Convert the part of the material below that opens with the line containing "PHOLSY Lens Mount" and closes with the line containing "Texas Home Texas", both included, into a Markdown table with the columns No. and Caption, one numbered row per line and no rows for blank lines. Leave the pictures out of the answer.

**Data records**
* * * * *
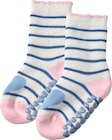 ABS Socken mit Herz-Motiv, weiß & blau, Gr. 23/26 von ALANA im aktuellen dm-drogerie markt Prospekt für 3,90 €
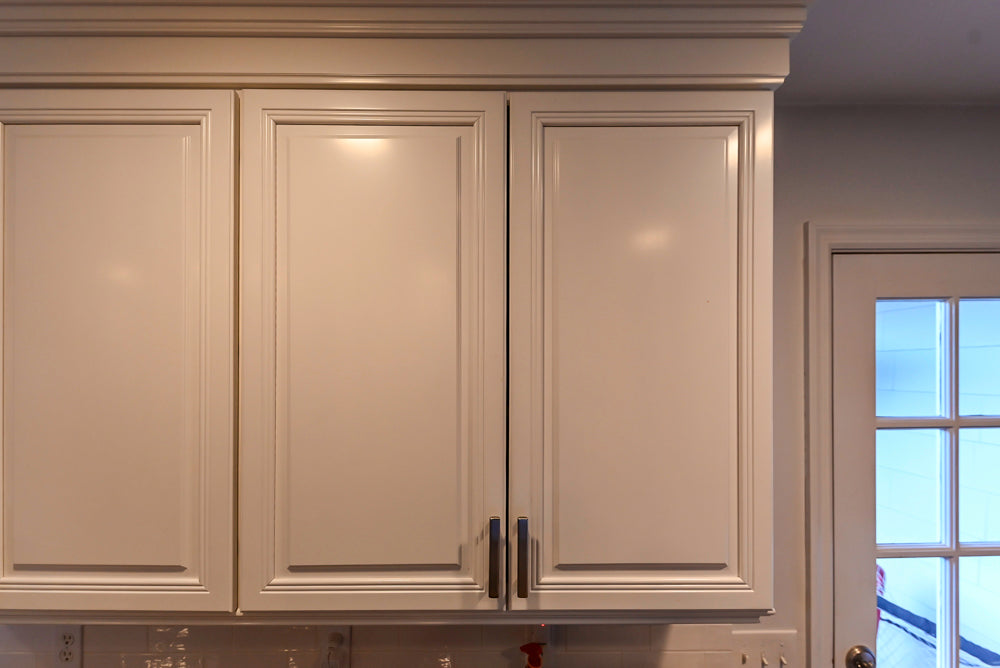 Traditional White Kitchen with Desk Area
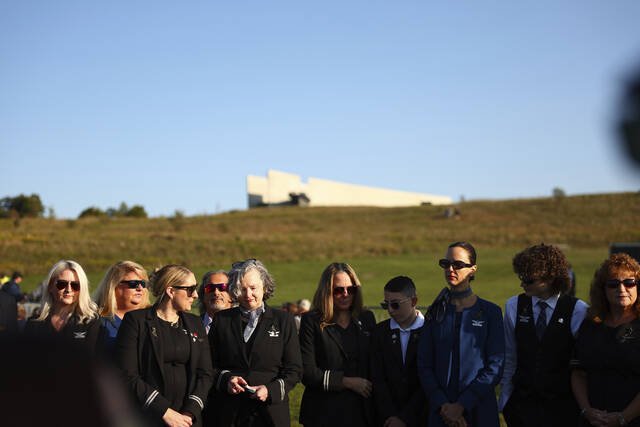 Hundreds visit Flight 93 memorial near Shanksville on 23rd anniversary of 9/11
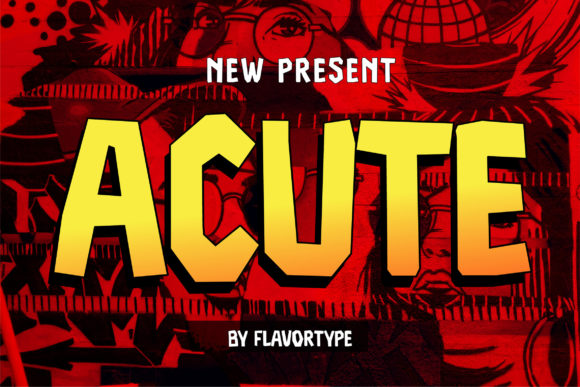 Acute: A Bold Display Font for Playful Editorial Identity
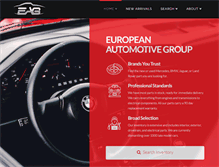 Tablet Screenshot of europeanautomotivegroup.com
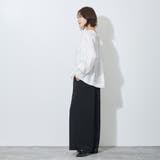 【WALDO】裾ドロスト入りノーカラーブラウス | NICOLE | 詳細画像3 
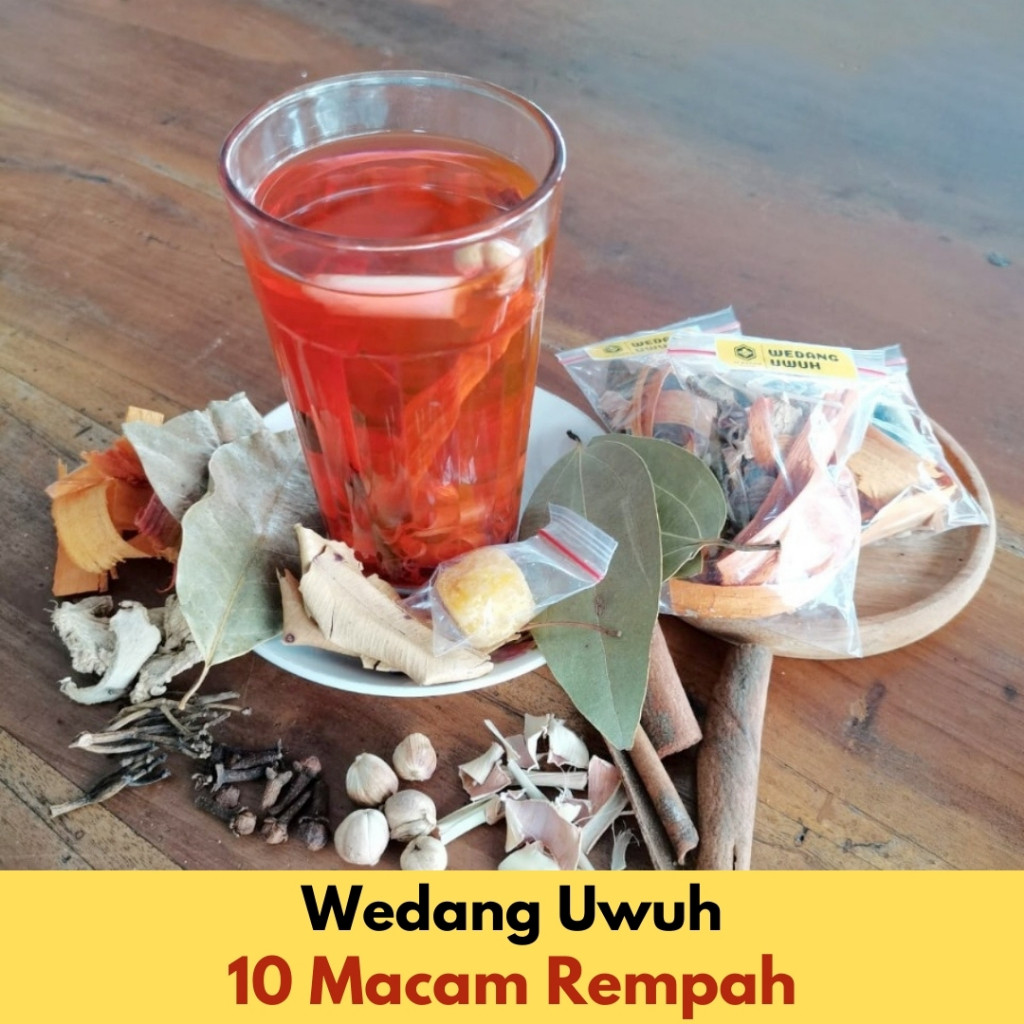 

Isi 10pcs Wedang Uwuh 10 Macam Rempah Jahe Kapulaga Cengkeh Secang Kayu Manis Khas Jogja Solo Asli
* * * * *
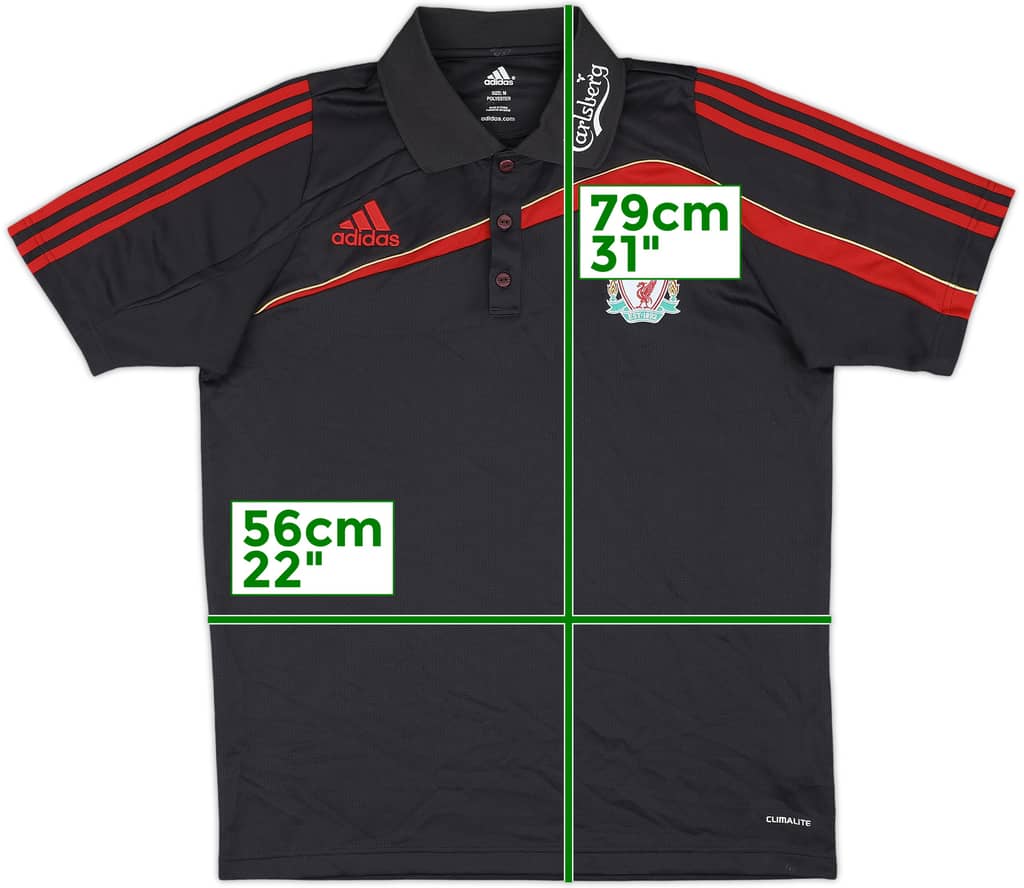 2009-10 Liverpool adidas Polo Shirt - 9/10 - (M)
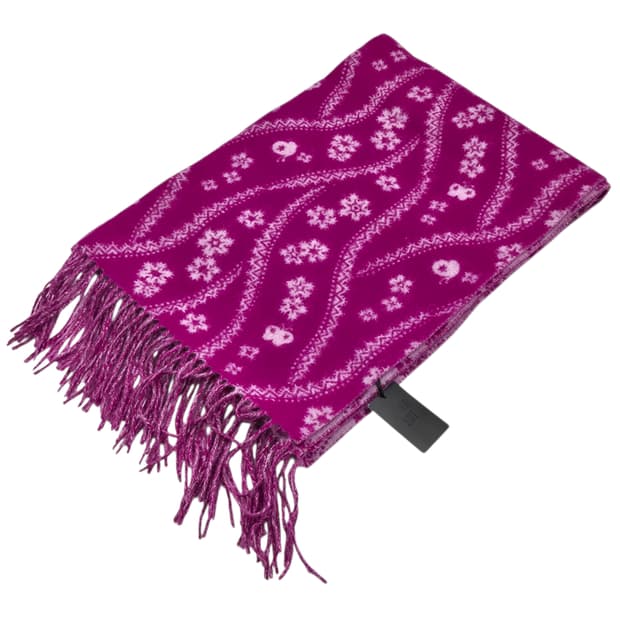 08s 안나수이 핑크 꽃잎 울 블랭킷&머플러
* * * * *
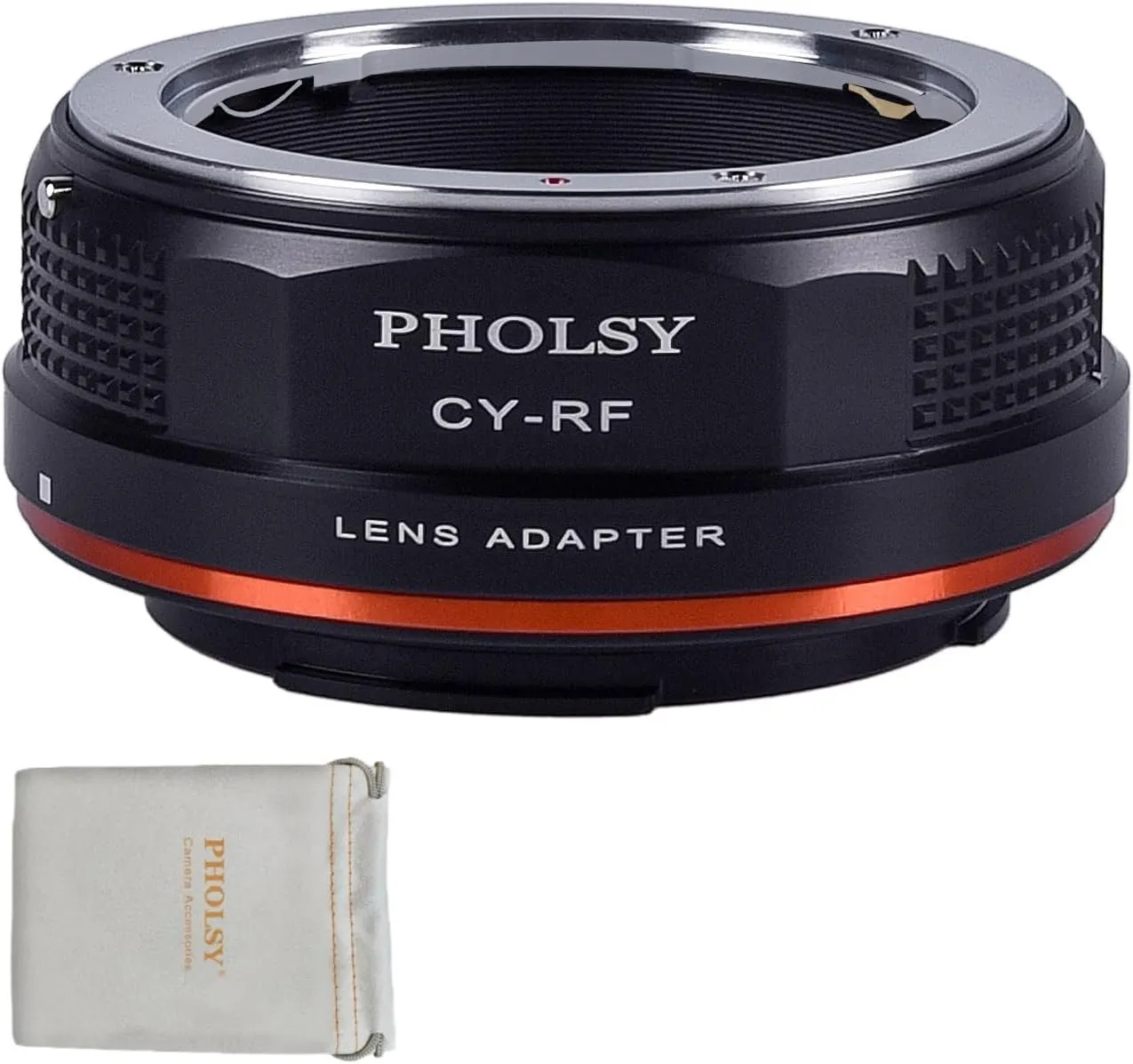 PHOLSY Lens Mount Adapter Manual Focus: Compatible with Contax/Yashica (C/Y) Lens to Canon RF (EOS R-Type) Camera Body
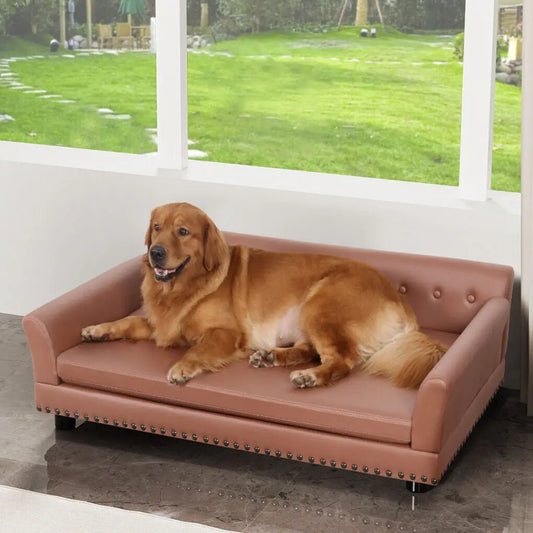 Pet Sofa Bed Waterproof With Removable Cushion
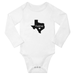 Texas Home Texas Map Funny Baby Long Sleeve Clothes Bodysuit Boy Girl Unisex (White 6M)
* * * * *
**Exercise solution**
| No. | Caption |
|---|---|
| 1 |  PHOLSY Lens Mount Adapter Manual Focus: Compatible with Contax/Yashica (C/Y) Lens to Canon RF (EOS R-Type) Camera Body |
| 2 |  Pet Sofa Bed Waterproof With Removable Cushion |
| 3 |  Texas Home Texas Map Funny Baby Long Sleeve Clothes Bodysuit Boy Girl Unisex (White 6M) |